An Illinois divorce is usually a stressful process full of emotional and the financial struggles. Financial battles in particular can occur over valuable assets. A couple of tips might help people to protect their financial interests during divorce.
First, it makes good sense to list all of one’s debts and assets. In doing so it, is beneficial to specify who is responsible for each debt as well as who owns each asset. Any debts accrued or assets accumulated before the marriage typically remain with the parties who brought them into the marriage.

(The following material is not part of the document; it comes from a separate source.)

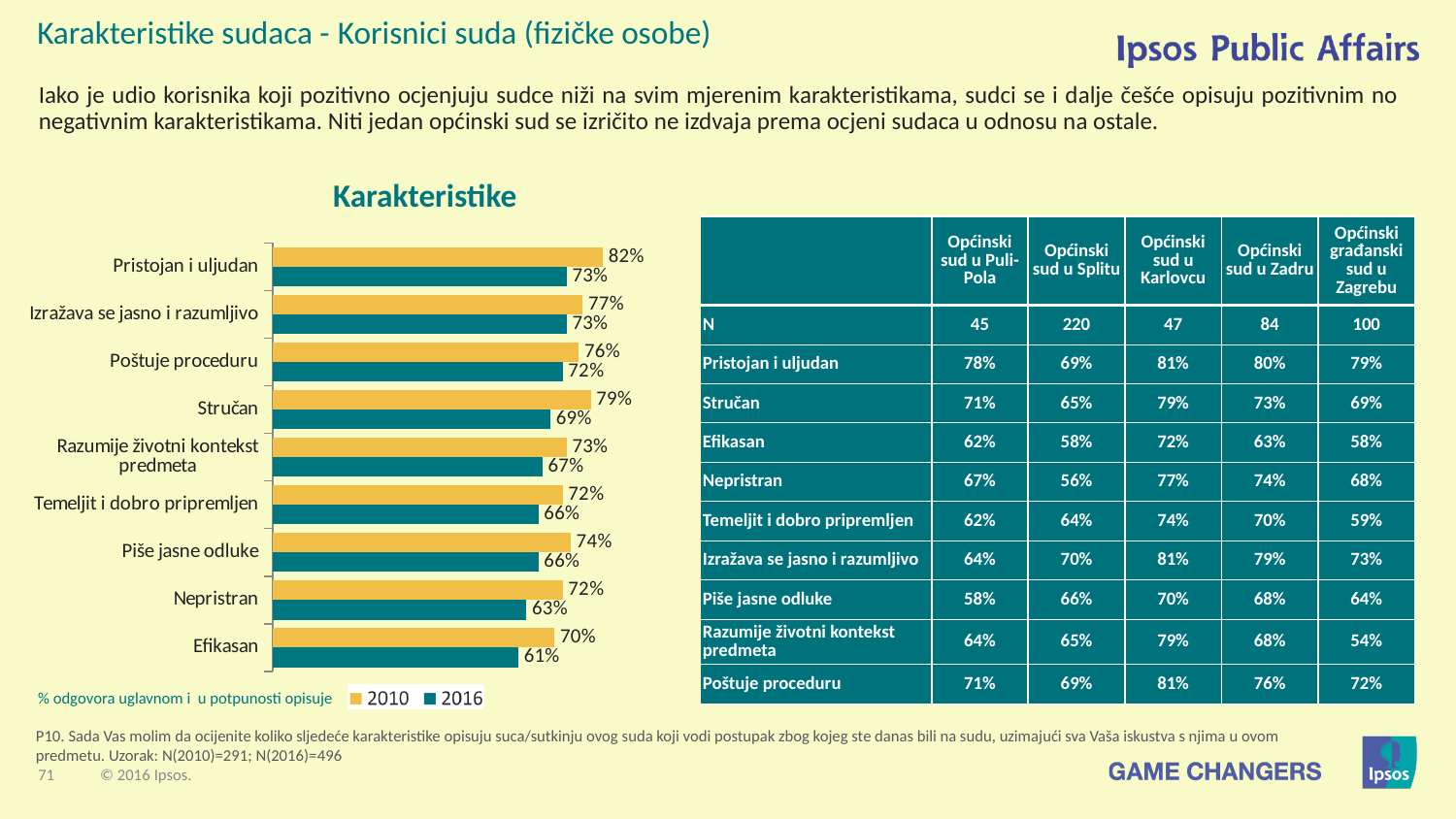
In the 'Karakteristike' chart, which is larger: the 2010 value for 'Piše jasne odluke' or the 2010 value for 'Nepristran'? Piše jasne odluke In the 'Karakteristike' chart, what is the 2016 value for 'Stručan'? 69% In the 'Karakteristike' chart, what is the 2010 value for 'Pristojan i uljudan'? 82% In the 'Karakteristike' chart, which colour represents the 2016 series? Teal In the 'Karakteristike' chart, which category has the lowest 2016 value? Efikasan In the 'Karakteristike' chart, what is the 2016 value for 'Nepristran'? 63% In the 'Karakteristike' chart, what is the difference between the 2010 and 2016 values for 'Efikasan'? 9 percentage points In the 'Karakteristike' chart, which category has the highest 2010 value? Pristojan i uljudan In the 'Karakteristike' chart, what is the difference between the 2010 and 2016 values for 'Stručan'? 10 percentage points What type of chart is the 'Karakteristike' chart? Bar chart How many categories are shown in the 'Karakteristike' chart? 9 How many series does the legend of the 'Karakteristike' chart list? 2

When dealing with the division of marital assets and property, what might appear to be equal very well might not be. As an example, a home that is valued at $200,000 is really worth only $100,000 if there is a $100,000 mortgage on it. Thus, the $200,000 house cannot be considered as equivalent to a retirement plan worth $200,000, even though it appears to be that way at first glance on paper. Moreover, the house requires upkeep, which must be considered when comparing it to other assets.
Although the Illinois divorce process can be challenging, understanding one’s rights when it comes to the division of assets and property is crucial to achieving a fair outcome. The parties have the option of choosing divorce mediation or direct negotiations in order to avoid costly and time-consuming litigation. However, if they cannot find common ground, a judge will have to step in to make the final decisions for them regarding their financial matters, and the outcome may not be what either party wanted in the first place.